Unfortunately, he didn’t have any lesson plans ready and got fired.
If only he’d have come across these short story lesson plans on underrated short stories, he would still have a job.
Qualification for Underrated Short Stories
It's simple. They have to be high interest, high literary value, not overly difficult to read, and not included in a ton of anthologies. Here are 5 short stories I highly recommend, with links to (free) lesson plans and ideas. Or you could just check out the short story lesson plan bundle to the right.
Because I want you to get value immediately
I'll throw in this Symbolism in "Contents of the Dead Man's Pocket" lesson plan. Just click on the link, print, and make copies. Feel free to share it with your colleagues. Feel free to share this page on your social media accounts, too. Or not. It's up to you.
Now on to my list of underrated short stories...
"Contents of the Dead Man's Pocket" by Jack Finney. Tom Benecke has issues. He's got a smoking hot wife but would rather spend his weekends working at his dead end job trying to get a promotion instead of going to a movie with her. It takes a dangerous trip out on to a ledge 11 stories high to make him realize what an idiot he is.
Great story for teaching symbolism, suspense, theme, plot, the hero's journey, and pretty much whatever objectives you deem necessary.
"Leiningen vs. the Ants" by Carl Stephenson. "These are no ordinary ants," claims the deputy commissioner. Of course, Leiningen is no ordinary man, but will his pride lead to his death and the death of his workers or will Leiningen triumph once again?
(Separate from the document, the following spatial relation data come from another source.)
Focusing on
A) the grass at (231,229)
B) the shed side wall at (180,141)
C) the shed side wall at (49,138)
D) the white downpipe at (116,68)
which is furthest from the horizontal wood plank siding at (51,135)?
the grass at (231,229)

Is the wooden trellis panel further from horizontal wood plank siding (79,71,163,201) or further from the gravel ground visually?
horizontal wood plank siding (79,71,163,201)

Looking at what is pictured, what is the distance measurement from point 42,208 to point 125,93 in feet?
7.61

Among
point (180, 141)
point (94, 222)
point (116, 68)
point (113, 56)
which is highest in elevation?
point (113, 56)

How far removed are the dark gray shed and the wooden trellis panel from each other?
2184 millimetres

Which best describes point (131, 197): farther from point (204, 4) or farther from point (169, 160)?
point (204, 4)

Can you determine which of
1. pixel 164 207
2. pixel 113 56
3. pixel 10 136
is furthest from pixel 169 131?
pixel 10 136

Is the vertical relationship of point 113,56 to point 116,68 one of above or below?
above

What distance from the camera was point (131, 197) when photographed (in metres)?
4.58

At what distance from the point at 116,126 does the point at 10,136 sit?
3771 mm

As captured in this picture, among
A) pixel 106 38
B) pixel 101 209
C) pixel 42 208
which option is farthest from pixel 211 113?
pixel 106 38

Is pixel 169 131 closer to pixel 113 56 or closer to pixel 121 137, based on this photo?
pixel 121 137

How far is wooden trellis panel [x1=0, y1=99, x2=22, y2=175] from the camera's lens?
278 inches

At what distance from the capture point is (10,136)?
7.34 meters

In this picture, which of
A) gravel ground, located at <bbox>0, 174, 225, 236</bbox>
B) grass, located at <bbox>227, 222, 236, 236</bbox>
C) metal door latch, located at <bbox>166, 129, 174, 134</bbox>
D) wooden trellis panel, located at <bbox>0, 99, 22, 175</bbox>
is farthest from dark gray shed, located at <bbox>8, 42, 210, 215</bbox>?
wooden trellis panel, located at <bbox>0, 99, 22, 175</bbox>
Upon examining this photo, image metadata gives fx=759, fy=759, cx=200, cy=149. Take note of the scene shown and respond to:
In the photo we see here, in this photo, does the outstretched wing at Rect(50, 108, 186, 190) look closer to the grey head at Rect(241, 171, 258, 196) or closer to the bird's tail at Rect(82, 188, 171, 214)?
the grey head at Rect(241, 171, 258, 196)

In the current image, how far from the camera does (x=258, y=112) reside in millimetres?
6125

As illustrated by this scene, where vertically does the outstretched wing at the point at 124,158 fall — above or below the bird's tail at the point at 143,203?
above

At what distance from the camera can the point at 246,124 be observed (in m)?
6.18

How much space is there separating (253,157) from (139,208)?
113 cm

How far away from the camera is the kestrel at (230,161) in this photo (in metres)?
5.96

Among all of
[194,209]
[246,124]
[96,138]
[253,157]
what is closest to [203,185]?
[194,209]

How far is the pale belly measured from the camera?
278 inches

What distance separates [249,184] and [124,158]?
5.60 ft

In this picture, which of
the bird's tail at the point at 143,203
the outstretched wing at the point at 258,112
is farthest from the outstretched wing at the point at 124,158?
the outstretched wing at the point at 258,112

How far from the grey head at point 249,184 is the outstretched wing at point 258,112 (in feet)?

Great story for teaching suspense, conflict, characterization, plot, and pretty much whatever objectives you deem necessary.
"Through the Tunnel" by Doris Lessing. A fat, pasty English mama's boy tries to cross over from being a bratty pre-teen to an adventurous youth by diving into a wild, rocky bay and swimming through a tunnel in the rocks.
Great story for teaching symbolism, suspense, the hero's journey, characterization, theme, and pretty much whatever objectives you deem necessary.
"A White Heron" by Sarah Orne Jewett. Sylvia's world is just fine until a rugged hunter comes through looking for a rare bird—you've already, no doubt, figured out it's a white heron.
Great story for teaching symbolism, conflict, decision making, imagery, theme, coming of age, and pretty much whatever objectives you deem necessary.
"The Rocking Horse Winner" by D.H. Lawrence. Mom's always worried about money and all her son wants to do is help. Luckily for him he's got a special gift. Unluckily for him he's got a special gift.
Great story for teaching theme, conflict, symbolism, financial literacy, and pretty much whatever objectives you deem necessary.